静雄は臨也みたいにごちゃごちゃ理屈をこねるタイプの人間が嫌いだし、臨也は静雄をからかうのが好きだ。そのふたりが一緒にいるのだから、どうしてもいさかいが生じる。
簡単に言えば、臨也が静雄のキャパを超えるほどの苛立ちを与えて、それに静雄がキレる。そんないつもと何ら変わらない喧嘩の真っ只中だった。

だから、原因など実はどうでもいい。
今、一番重要なのは、臨也と喧嘩をしているという事実だ。

「写真が撮れねぇ」

静雄が困っていることをかなり要約して話せば、つまるところそれである。臨也の写真が撮れない。彼にとって恋人である臨也を撮ることは、かけがえのない趣味なのだ。

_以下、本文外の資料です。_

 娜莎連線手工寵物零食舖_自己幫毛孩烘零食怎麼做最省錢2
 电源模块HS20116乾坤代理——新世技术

代わりにと、屋上から青空を撮る。綺麗に晴れ渡る空よりも、少し雲が混ざった様子の方が静雄の好みだ。そういう空は、夕焼けや朝焼けがひどく美しい。
けれど、好きな空の光景を見ても、晴らされぬ心のうちがある。
わかっている。こんなのはごまかしでしかないと。臨也という最高の被写体に会ってしまった後では、静雄にとって空を撮ることは子供騙しでしかない。
プロのカメラマンなら、まるで幻想のように空を撮ることができるだろう。
しかし、静雄にその技術ない。あるのは、臨也を映す自分の写真に対する自信だけだ。

ため息を吐いて、屋上から校庭を見下ろす。ぱらぱらと下校する人影をぼんやり見ながら、どうやったら仲直りできるだろう、と頭の中では必死に考えていた。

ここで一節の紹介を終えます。